Guardo este link desde hace semanas, me resisto a eliminarlo aunque pasen los días, no sé por qué pero siento la necesidad de compartir esta noticia en Vozpópuli: “El Museo Nacional de Dinamarca ha conseguido descifrar algunas de las tablillas sobre las primeras civilizaciones de la humanidad. Y dentro de los datos que han arrojado esas piezas, un hallazgo que ha dejado atónitos a los arqueólogos: un recibo de cerveza”. Esa transacción tuvo lugar “en los territorios que hoy día ocupan Siria e Irak, hace 5.200 años”. Curiosamente, la receta de la cerveza “fue una de las primeras en dejarse por escrito”, en Mesopotamia.

Ahora, yo soy mi amatxu

También llevo varios días guardando la pieza “Mamá nunca quiso ir a la piscina”, de Irene Basanta en Jotdown. Un texto veraniego y delicioso sobre los recuerdos que muchos atesoramos de nuestra madre llevándonos a la piscina cuando éramos niñas (en su caso) y niños: “La infancia no se acaba de golpe. Se va quedando en lugares así, donde nadie pensó guardar nada importante. Un vestuario con charcos. Una pulsera de abono. El olor de una toalla mal seca. La voz de una madre diciendo que nos vamos mientras una insiste en el último baño, solo uno más, como si el tiempo, por entonces, pudiera negociarse”, escribe Basanta.

Lo de siempre, vamos

“Bildu impidió a Rufián celebrar su acto con Mónica Oltra en el País Vasco. Se le trasladó que ‘no había condiciones para hacerlo en Euskadi’ tras su negativa a unirse al proyecto de unidad de la izquierda que propone el catalán” (El Independiente). Nada nuevo bajo el sol: la izquierda abertzale controla, y da accesos y permisos, en función de sus filias y sus fobias. No importan ya las fotos con Rufián en los mítines, ni esa promesa nunca cumplida de crear un grupo en el Congreso junto a ERC, si lo que hace el catalán no gusta, se le banea. No es que no se facilite (que es el juego político), es que se expulsa: el encuentro se hizo finalmente en Valencia.

¡Claro que es un negocio!

Ser el polemista que le hace el trabajo a la extrema derecha no es una cuestión de ideología: es un negocio. Vito Quiles ya demostró que se vende al que le compre, cerrando una campaña del PP en Aragón.

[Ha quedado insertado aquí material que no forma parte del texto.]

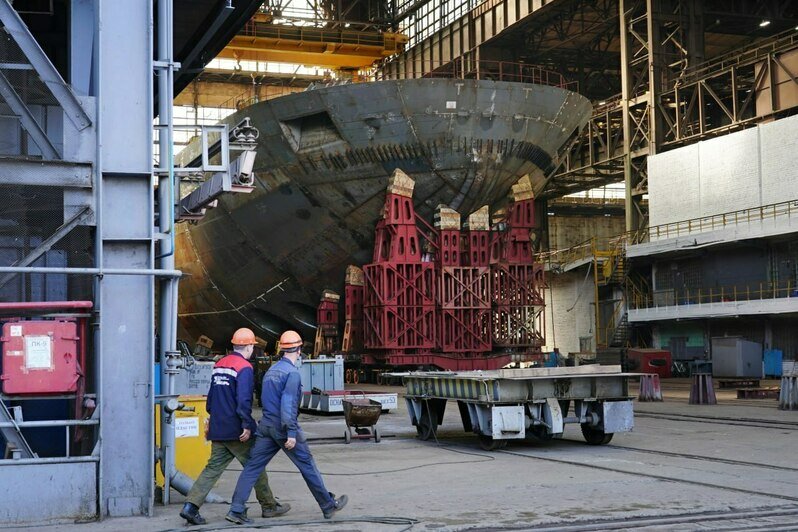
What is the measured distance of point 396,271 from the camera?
96.2 feet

Ahora sabemos, gracias a FACUA, que las donaciones que pide en su web para su proyecto empresarial “en realidad van a parar ‘a la cuenta bancaria de Quiles’” (Público) porque ‘Combativos SL’, que en teoría se dedica al “comercio electrónico de productos relacionados con deportes de combate y artes marciales”, es “una empresa que no está inscrita en el Registro Mercantil”, o lo que es lo mismo: “Una sociedad que no existe”.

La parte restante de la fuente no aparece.